__Work to complete__
Only the lines from the start of the data through the line with "Con el apoyo" belong in the copy. Restate them word for word, minus the pictures.

__Material provided__
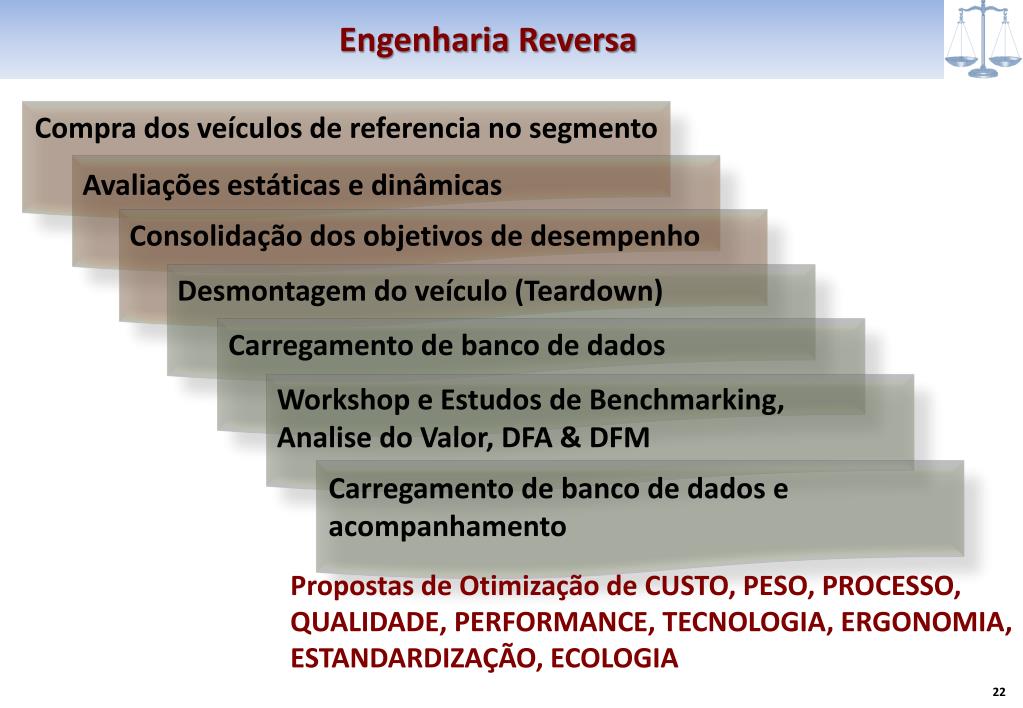 Engenharia Reversa

Compra dos veículos de referencia no segmento

Avaliações estáticas e dinâmicas

Consolidação dos objetivos de desempenho

Desmontagem do veículo (Teardown)

Carregamento de banco de dados

Workshop e Estudos de Benchmarking, Analise do Valor, DFA & DFM

Carregamento de banco de dados e acompanhamento

Propostas de Otimização de CUSTO, PESO, PROCESSO, QUALIDADE, PERFORMANCE, TECNOLOGIA, ERGONOMIA, ESTANDARDIZAÇÃO, ECOLOGIA

22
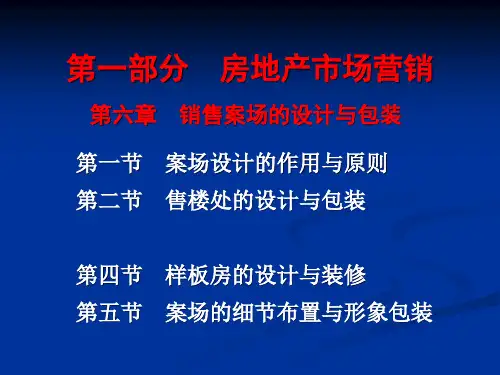 第一部分　房地产市场营销

第六章　销售案场的设计与包装

第一节　案场设计的作用与原则

第二节　售楼处的设计与包装

第四节　样板房的设计与装修

第五节　案场的细节布置与形象包装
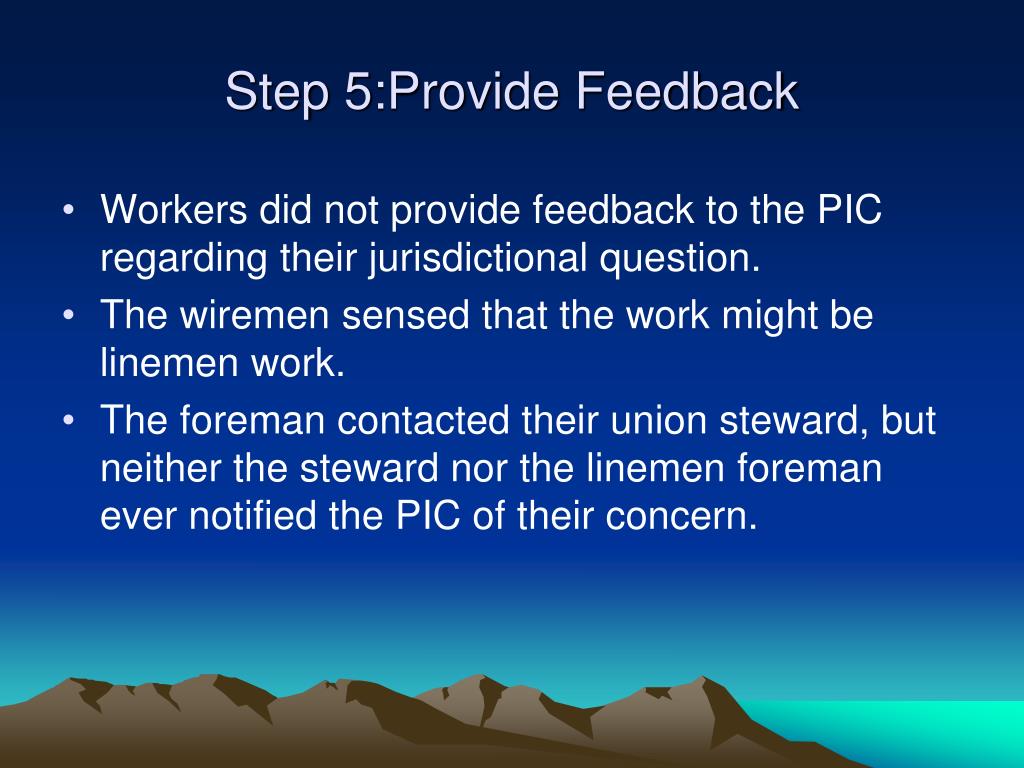 Step 5:Provide Feedback

• Workers did not provide feedback to the PIC regarding their jurisdictional question.
• The wiremen sensed that the work might be linemen work.
• The foreman contacted their union steward, but neither the steward nor the linemen foreman ever notified the PIC of their concern.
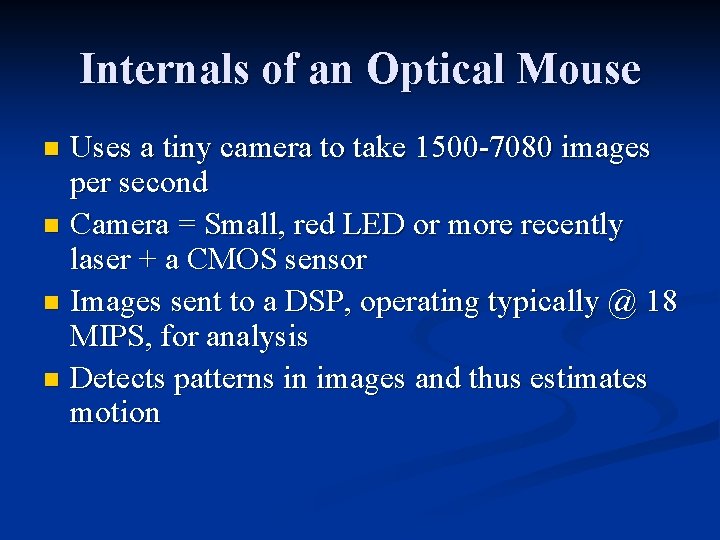 Internals of an Optical Mouse

- Uses a tiny camera to take 1500-7080 images per second
- Camera = Small, red LED or more recently laser + a CMOS sensor
- Images sent to a DSP, operating typically @ 18 MIPS, for analysis
- Detects patterns in images and thus estimates motion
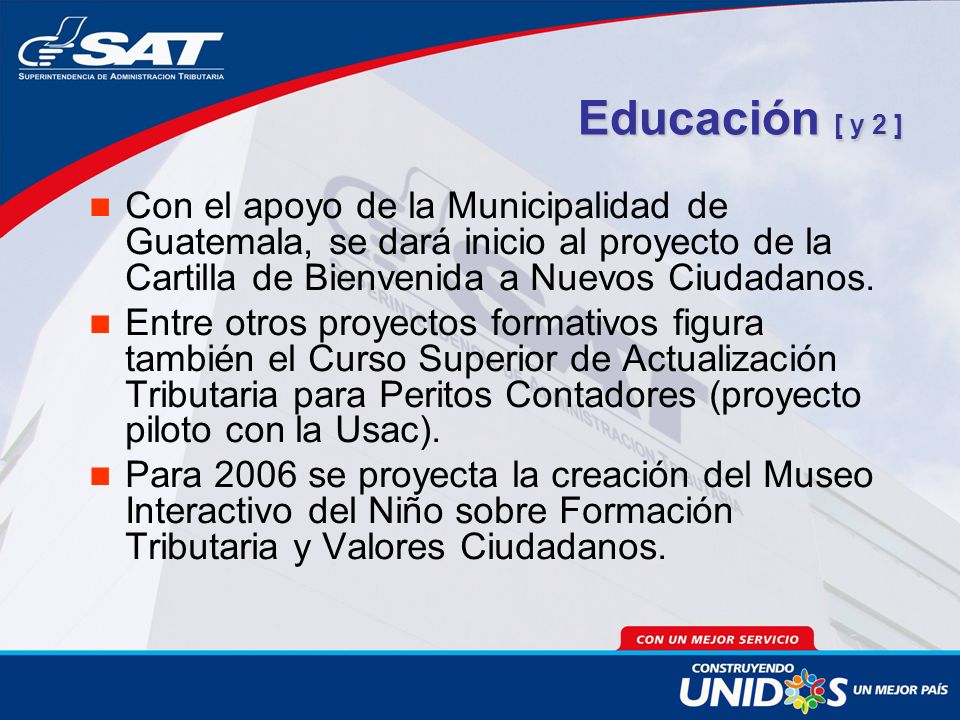 SAT
SUPERINTENDENCIA DE ADMINISTRACION TRIBUTARIA

Educación [ y 2 ]

Con el apoyo de la Municipalidad de Guatemala, se dará inicio al proyecto de la Cartilla de Bienvenida a Nuevos Ciudadanos.

Entre otros proyectos formativos figura también el Curso Superior de Actualización Tributaria para Peritos Contadores (proyecto piloto con la Usac).

Para 2006 se proyecta la creación del Museo Interactivo del Niño sobre Formación Tributaria y Valores Ciudadanos.

CON UN MEJOR SERVICIO

CONSTRUYENDO UNIDOS UN MEJOR PAÍS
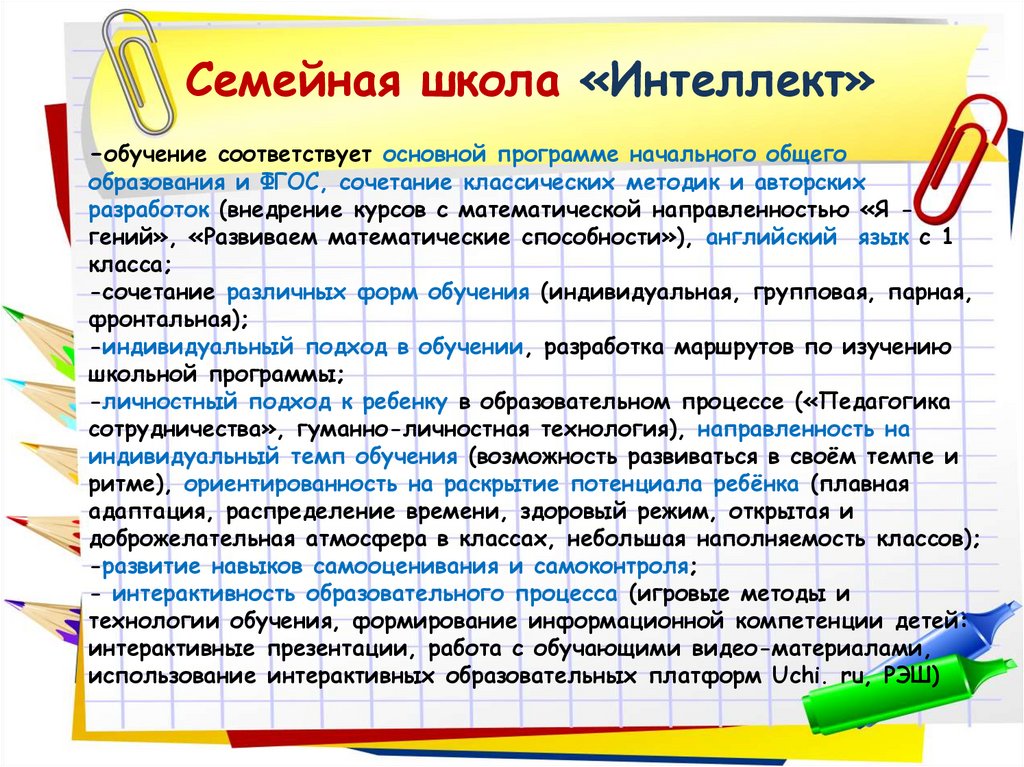 Семейная школа «Интеллект»

-обучение соответствует основной программе начального общего образования и ФГОС, сочетание классических методик и авторских разработок (внедрение курсов с математической направленностью «Я - гений», «Развиваем математические способности»), английский язык с 1 класса;
-сочетание различных форм обучения (индивидуальная, групповая, парная, фронтальная);
-индивидуальный подход в обучении, разработка маршрутов по изучению школьной программы;
-личностный подход к ребенку в образовательном процессе («Педагогика сотрудничества», гуманно-личностная технология), направленность на индивидуальный темп обучения (возможность развиваться в своём темпе и ритме), ориентированность на раскрытие потенциала ребёнка (плавная адаптация, распределение времени, здоровый режим, открытая и доброжелательная атмосфера в классах, небольшая наполняемость классов);
-развитие навыков самооценивания и самоконтроля;
- интерактивность образовательного процесса (игровые методы и технологии обучения, формирование информационной компетенции детей: интерактивные презентации, работа с обучающими видео-материалами, использование интерактивных образовательных платформ Uchi. ru, РЭШ)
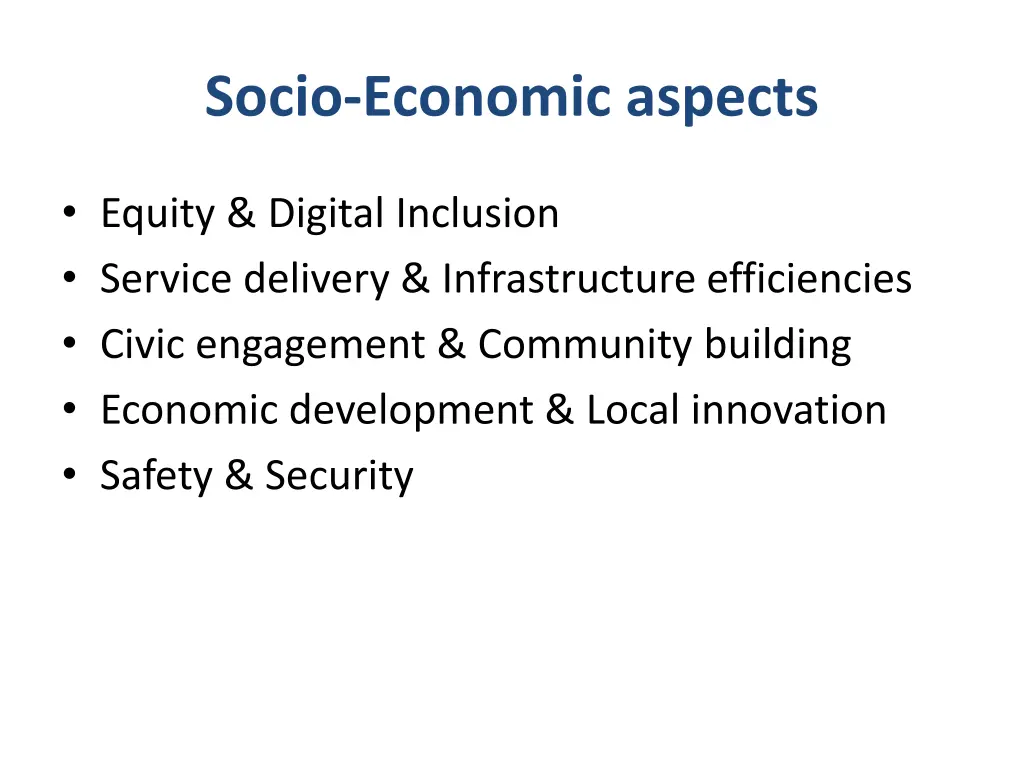 Socio-Economic aspects

• Equity & Digital Inclusion
• Service delivery & Infrastructure efficiencies
• Civic engagement & Community building
• Economic development & Local innovation
• Safety & Security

__Answer box__
 Engenharia Reversa

Compra dos veículos de referencia no segmento

Avaliações estáticas e dinâmicas

Consolidação dos objetivos de desempenho

Desmontagem do veículo (Teardown)

Carregamento de banco de dados

Workshop e Estudos de Benchmarking, Analise do Valor, DFA & DFM

Carregamento de banco de dados e acompanhamento

Propostas de Otimização de CUSTO, PESO, PROCESSO, QUALIDADE, PERFORMANCE, TECNOLOGIA, ERGONOMIA, ESTANDARDIZAÇÃO, ECOLOGIA

22
 第一部分　房地产市场营销

第六章　销售案场的设计与包装

第一节　案场设计的作用与原则

第二节　售楼处的设计与包装

第四节　样板房的设计与装修

第五节　案场的细节布置与形象包装
 Step 5:Provide Feedback

• Workers did not provide feedback to the PIC regarding their jurisdictional question.
• The wiremen sensed that the work might be linemen work.
• The foreman contacted their union steward, but neither the steward nor the linemen foreman ever notified the PIC of their concern.
 Internals of an Optical Mouse

- Uses a tiny camera to take 1500-7080 images per second
- Camera = Small, red LED or more recently laser + a CMOS sensor
- Images sent to a DSP, operating typically @ 18 MIPS, for analysis
- Detects patterns in images and thus estimates motion
 SAT
SUPERINTENDENCIA DE ADMINISTRACION TRIBUTARIA

Educación [ y 2 ]

Con el apoyo de la Municipalidad de Guatemala, se dará inicio al proyecto de la Cartilla de Bienvenida a Nuevos Ciudadanos.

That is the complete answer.